Texte d'Henri Pradalier dans le Guide du patrimoine Languedoc-Roussillon.
La construction du palais des rois de Majorque découle de la création par Jacques 1er le Conquérant, roi d'Aragon et comte de Barcelone, du petit royaume de Majorque en faveur de son dernier-né, Jacques. Afin d'affirmer l'existence d'un royaume contesté, Jacques II de Majorque (1276-1311) s'attacha à le doter de tous les signes extérieurs de l'Etat, entre autres d'une série de résidences luxueuses édifiées dans les principales villes. Perpignan fut la première à bénéficier de cette fièvre bâtisseuse qui fut une constante des trois souverains de Majorque jusqu'en 1349. La somptuosité des constructions fut inversement proportionnelle à la puissance et à la solidité de leur état. Après l'annexion du royaume de Majorque, Perpignan perdit son rôle de capitale et la résidence royale se transforma peu à peu en place militaire que les souverains fortifièrent régulièrement au cours des siècles. Louis XI fit construire un boulevard et une citadelle en direction du sud en direction du sud, qui furent restaurés en 1494 par les rois catholiques. En 1538, Charles Quint entoura le vieux palais médiéval d'une citadelle que son fils Philippe II doubla peu de temps après par une nouvelle enceinte. Cet ensemble massif aux puissants murs de brique enserre encore le vieux palais médiéval.
La construction du palais
Avant son accession au trône de Majorque, alors qu'il administrait ses futurs états au nom de son père, l'infant Jacques entreprit de construire sur une colline qui dominait Perpignan et portait de façon prémonitoire le nom de Puig del Rey (colline du roi) un château bâti ex nihilo. Cette circonstance libéra les architectes royaux de toute contrainte, leur permettant de réaliser une œuvre moderne et parfaitement adaptée aux besoins d'un royaume de la fin du 13e siècle. Trois personnages paraissent liés au chantier mais on ignore la part que chacun prit dans l'avancement de l'oeuvre. On doit attribuer à Maître Raimond Pau, lapicide, qualifié dès 1274 de « Magister operis castri Perpiniani », la conception d'ensemble du palais et les premiers travaux. Si le nom de Maître Pons Descoyl, architecte préféré de Jacques 1er, n'est jamais associé dans les textes à la construction du palais, son style se retrouve cependant dans maintes parties, en particulier dans la chapelle, et il est difficile d'imaginer que Jacques 1er, qui lui confiait les chantiers les plus importants de son royaume, n'ait jamais fait appel à lui au cours des travaux.
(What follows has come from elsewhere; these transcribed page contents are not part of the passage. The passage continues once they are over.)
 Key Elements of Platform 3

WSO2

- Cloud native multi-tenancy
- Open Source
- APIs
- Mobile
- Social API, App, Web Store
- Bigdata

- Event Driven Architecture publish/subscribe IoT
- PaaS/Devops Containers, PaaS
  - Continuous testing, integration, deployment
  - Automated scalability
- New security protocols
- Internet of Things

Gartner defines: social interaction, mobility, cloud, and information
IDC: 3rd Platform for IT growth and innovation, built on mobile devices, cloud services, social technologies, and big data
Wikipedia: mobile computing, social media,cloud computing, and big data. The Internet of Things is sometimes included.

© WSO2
Enfin, Bernard Quer, responsable des œuvres royales des comtés de Roussillon et de Cerdagne sous le règne de Sanche (1311-1324) et de Jacques III de Majorque (1324-1349), intervint à plusieurs reprises au palais royal de Perpignan jusqu'en 1347. Cet ensemble en apparence cohérent fut pourtant édifié assez lentement et subit des transformations tardives. La première campagne de travaux dura jusqu'en 1285. A ce moment, le palais ne comptait pas encore d'étage puisque la chambre du roi, où reposait Jacques II, malade et alité, se trouvait au rez-de-chaussée : le souverain put en effet échapper à son frère le roi d'Aragon lors du siège de 1285 en empruntant l'égout qui passait sous sa chambre que le maître d'oeuvre, opportunément présent, ouvrit en cassant le dallage. En raison du conflit avec l'Aragon, les travaux furent interrompus ou ralentis pendant quelques années. De cette première campagne datent les murs d'enceinte, les salles du rez-de-chaussée et la tour de l'Hommage flanquant au centre l'aile d'entrée, construits en galets de rivière avec chaînage d'angle en pierre de Baixas, et comportant des fenêtres larges en brique et d'autres, étroites, encadrées de pierres de taille.
Les travaux reprirent vers 1295 avec la construction des chapelles, terminées vers 1309, et, à partir de 1300, avec celle des appartements royaux dans l'aile de fond de cour, puis celle des ailes à gauche et à droite de la cour. Dans les maçonneries de cette deuxième campagne, les galets de rivière alternent avec des assises de brique. Un calcaire tendre a été utilisé pour les piliers et le parement intérieur des chapelles, ainsi que pour les baies géminées en plein cintre à modénature gothique. On ne sait à quelle date prit fin cette deuxième campagne, mais l'on estime que Jacques II vit le palais quasi terminé avant sa mort en 1311, son fils Sanche se contentant d'achever ce qui devait l'être, peut-être en utilisant exclusivement la brique. Les modifications commencèrent avec Jacques III, qui ajouta les deux tourelles quadrangulaires au milieu des faces nord et sud et les quatre tourelles d'angle.